A minimal Prometheus exporter can be implemented as a sidecar that tails the JSON Lines log and increments counters. For deployments that need native metrics, see the enterprise observability add-on referenced in ../enterprise/certified.
Correlating audit and process logs
The audit log carries session_handle but not the originating client identity; process logs carry client TLS identity (when mTLS is configured) but not session handle.
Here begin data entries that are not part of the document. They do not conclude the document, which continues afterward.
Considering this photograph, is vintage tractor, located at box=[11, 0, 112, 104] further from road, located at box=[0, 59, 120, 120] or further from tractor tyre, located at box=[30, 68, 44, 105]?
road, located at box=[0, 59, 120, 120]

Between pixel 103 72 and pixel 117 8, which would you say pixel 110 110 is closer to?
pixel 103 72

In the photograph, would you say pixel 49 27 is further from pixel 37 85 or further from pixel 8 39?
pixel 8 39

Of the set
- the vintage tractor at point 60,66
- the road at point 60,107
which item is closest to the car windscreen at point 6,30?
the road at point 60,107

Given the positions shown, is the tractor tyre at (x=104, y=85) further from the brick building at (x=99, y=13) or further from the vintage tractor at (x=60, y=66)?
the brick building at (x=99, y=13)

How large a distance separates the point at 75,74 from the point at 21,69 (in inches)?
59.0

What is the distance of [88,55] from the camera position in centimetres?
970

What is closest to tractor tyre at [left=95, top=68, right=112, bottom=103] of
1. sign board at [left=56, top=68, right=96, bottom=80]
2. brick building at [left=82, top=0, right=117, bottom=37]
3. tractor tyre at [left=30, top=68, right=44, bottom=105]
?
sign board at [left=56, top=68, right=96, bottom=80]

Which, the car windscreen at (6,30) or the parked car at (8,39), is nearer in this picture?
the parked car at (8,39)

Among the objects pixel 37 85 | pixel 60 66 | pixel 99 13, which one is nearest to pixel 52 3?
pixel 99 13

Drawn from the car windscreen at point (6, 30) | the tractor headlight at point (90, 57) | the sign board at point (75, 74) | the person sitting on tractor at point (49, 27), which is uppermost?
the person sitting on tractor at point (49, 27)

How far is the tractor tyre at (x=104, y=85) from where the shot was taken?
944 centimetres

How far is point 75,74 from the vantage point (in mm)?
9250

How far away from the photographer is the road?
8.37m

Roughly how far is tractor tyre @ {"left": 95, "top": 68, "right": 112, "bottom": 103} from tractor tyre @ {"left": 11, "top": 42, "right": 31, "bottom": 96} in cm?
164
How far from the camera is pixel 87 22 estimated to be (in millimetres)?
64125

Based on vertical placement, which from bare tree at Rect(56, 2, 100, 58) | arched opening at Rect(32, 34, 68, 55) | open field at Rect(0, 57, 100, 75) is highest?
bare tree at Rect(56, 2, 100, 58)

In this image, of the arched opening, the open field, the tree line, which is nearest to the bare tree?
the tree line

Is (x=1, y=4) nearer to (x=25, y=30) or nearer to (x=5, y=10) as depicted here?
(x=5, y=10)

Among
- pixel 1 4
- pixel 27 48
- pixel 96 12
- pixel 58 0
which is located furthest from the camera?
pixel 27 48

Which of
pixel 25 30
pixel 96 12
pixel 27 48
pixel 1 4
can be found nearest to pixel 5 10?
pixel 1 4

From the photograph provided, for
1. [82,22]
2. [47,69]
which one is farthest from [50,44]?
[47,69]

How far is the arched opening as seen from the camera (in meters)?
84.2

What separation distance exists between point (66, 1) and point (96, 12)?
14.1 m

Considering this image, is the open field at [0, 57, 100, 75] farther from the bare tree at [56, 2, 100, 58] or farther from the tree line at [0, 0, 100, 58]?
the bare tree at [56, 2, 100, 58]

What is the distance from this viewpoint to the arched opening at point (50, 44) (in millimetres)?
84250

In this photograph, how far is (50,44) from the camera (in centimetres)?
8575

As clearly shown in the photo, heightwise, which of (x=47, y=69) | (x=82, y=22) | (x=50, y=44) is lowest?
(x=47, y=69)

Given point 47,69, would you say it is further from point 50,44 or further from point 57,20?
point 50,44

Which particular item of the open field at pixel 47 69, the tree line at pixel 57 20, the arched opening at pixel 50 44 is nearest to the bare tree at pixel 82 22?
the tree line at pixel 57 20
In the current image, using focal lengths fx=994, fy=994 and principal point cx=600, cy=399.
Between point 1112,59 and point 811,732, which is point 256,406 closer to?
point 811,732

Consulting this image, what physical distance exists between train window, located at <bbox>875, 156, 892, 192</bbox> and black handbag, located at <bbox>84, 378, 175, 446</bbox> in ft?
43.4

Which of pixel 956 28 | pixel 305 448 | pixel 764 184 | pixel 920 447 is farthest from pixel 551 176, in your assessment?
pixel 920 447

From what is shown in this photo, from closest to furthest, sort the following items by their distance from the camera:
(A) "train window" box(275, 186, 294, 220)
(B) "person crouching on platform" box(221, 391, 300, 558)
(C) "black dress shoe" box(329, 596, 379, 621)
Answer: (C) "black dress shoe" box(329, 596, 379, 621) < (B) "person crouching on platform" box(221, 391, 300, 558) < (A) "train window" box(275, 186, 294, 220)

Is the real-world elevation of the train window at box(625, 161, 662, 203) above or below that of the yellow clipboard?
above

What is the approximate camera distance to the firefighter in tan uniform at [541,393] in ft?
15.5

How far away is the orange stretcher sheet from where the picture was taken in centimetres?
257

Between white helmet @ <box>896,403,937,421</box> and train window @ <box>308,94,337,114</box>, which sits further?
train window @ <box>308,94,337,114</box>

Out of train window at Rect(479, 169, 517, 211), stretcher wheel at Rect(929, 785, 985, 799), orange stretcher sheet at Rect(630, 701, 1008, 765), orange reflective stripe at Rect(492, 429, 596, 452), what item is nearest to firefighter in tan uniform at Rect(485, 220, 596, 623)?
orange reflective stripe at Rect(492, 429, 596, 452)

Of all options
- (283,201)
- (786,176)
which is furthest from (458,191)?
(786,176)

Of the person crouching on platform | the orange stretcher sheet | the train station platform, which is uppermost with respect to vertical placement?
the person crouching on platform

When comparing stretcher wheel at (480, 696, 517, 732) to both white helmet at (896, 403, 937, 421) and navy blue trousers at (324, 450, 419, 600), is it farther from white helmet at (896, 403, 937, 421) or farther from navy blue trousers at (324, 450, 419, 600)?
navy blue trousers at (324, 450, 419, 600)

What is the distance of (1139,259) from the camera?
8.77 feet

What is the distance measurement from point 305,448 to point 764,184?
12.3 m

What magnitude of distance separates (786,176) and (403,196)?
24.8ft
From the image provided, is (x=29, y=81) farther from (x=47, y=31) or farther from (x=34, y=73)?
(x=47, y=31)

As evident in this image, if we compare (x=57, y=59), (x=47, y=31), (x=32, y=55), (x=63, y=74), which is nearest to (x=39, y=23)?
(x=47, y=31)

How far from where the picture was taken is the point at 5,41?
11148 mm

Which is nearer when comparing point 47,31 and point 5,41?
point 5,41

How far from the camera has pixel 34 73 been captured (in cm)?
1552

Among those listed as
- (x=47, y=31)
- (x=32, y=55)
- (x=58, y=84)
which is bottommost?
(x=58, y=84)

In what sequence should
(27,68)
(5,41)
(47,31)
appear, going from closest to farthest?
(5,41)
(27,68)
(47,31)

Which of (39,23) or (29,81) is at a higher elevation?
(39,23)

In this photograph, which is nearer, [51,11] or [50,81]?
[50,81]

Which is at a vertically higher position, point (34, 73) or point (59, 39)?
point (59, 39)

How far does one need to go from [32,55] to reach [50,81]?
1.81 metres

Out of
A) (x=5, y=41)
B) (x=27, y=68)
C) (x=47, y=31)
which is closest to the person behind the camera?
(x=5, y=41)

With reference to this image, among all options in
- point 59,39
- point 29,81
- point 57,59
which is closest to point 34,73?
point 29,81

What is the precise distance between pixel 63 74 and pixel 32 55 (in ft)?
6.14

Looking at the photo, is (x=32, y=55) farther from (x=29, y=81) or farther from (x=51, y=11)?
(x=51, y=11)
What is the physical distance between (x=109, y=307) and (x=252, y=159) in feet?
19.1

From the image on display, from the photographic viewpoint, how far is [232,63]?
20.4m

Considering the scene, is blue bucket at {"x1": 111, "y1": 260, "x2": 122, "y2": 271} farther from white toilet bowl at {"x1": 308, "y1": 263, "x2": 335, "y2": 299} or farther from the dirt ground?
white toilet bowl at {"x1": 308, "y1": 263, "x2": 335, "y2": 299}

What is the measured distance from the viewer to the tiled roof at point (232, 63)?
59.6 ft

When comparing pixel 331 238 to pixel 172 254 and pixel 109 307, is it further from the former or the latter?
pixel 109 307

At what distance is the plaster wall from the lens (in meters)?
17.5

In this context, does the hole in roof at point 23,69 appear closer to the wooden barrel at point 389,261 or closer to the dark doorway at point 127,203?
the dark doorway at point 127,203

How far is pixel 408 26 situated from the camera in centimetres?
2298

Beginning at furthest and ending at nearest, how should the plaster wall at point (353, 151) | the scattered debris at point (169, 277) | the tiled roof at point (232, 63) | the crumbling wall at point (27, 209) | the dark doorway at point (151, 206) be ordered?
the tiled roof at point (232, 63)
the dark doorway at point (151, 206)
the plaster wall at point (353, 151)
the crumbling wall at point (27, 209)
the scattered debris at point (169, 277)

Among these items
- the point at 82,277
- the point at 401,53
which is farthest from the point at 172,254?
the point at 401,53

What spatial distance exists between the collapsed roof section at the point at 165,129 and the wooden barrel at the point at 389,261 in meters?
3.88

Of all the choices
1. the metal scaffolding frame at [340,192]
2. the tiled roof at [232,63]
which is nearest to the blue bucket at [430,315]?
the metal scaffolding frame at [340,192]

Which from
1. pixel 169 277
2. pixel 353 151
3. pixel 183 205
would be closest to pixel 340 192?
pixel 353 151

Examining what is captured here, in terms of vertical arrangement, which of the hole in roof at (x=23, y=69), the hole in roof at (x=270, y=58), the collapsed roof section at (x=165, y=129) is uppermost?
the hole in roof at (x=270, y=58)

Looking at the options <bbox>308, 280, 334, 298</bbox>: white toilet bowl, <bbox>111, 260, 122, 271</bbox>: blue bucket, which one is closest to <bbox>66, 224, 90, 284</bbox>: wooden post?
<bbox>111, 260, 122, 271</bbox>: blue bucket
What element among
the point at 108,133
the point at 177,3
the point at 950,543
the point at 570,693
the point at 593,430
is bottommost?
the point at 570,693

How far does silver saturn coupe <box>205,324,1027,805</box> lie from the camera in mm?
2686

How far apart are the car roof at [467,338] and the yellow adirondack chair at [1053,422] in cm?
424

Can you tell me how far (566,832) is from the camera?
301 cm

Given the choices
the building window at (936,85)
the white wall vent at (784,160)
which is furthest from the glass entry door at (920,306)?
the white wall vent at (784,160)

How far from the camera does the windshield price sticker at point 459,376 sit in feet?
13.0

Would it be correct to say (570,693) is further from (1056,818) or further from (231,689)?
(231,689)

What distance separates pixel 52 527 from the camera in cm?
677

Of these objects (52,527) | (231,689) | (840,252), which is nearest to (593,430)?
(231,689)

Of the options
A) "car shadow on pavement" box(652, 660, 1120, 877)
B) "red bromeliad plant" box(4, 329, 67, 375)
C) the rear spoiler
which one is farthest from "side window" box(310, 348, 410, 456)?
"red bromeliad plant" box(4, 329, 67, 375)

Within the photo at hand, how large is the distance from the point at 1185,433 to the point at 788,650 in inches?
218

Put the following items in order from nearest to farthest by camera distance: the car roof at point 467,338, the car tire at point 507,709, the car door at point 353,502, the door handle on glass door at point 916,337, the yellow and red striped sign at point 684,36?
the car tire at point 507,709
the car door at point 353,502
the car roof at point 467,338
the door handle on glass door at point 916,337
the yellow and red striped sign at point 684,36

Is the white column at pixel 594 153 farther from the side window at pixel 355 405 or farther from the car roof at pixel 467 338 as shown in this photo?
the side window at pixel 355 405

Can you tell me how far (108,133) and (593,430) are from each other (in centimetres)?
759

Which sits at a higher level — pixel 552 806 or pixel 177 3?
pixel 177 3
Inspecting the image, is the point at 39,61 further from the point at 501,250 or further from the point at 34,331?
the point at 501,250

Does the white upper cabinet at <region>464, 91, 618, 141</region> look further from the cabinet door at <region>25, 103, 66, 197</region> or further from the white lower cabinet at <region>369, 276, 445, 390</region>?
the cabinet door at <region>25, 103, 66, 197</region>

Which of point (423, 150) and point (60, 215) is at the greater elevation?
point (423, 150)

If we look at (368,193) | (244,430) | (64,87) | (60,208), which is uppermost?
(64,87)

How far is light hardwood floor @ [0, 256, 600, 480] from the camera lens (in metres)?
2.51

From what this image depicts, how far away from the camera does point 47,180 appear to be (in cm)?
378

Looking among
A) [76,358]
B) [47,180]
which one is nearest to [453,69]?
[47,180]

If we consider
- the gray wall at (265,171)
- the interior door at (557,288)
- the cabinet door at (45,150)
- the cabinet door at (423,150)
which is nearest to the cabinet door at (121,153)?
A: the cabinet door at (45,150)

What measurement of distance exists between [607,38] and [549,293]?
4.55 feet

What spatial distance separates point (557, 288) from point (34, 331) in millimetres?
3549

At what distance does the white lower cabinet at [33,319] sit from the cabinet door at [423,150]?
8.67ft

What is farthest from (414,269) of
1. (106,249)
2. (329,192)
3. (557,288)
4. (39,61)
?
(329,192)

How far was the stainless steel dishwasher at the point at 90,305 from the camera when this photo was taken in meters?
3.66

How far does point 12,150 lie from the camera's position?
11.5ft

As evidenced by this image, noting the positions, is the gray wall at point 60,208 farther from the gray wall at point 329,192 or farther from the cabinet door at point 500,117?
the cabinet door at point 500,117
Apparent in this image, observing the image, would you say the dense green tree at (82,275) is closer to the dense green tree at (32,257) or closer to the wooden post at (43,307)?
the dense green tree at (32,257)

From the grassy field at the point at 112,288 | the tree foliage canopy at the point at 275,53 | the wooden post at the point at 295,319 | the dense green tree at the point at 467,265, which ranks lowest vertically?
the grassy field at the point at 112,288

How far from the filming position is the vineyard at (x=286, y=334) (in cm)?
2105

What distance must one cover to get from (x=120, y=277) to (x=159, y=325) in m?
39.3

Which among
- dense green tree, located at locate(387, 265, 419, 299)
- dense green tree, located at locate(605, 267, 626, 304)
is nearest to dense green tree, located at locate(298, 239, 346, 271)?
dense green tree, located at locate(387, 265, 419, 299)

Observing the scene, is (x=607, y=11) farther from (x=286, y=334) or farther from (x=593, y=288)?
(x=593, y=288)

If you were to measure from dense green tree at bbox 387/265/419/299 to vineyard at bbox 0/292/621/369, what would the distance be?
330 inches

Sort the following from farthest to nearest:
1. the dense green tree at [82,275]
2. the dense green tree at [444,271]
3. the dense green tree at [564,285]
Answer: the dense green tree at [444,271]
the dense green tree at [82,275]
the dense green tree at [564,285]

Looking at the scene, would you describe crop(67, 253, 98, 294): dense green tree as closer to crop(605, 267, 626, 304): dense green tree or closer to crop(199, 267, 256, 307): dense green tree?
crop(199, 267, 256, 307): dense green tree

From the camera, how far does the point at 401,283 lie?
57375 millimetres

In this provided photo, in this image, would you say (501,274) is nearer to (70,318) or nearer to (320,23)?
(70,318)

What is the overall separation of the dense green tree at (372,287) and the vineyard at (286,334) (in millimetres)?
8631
To correlate a failed sign to a specific client:
- Find the failing audit entry; note its
session_handleandtimestamp. - Find the process-log line at the same timestamp for
C_OpenSessionon that handle. - The
C_OpenSessionline carries the TLS peer identity.
Joining the two streams in the SIEM at ingest time simplifies this — add the TLS peer identity as a derived field on every audit line for the duration of each session.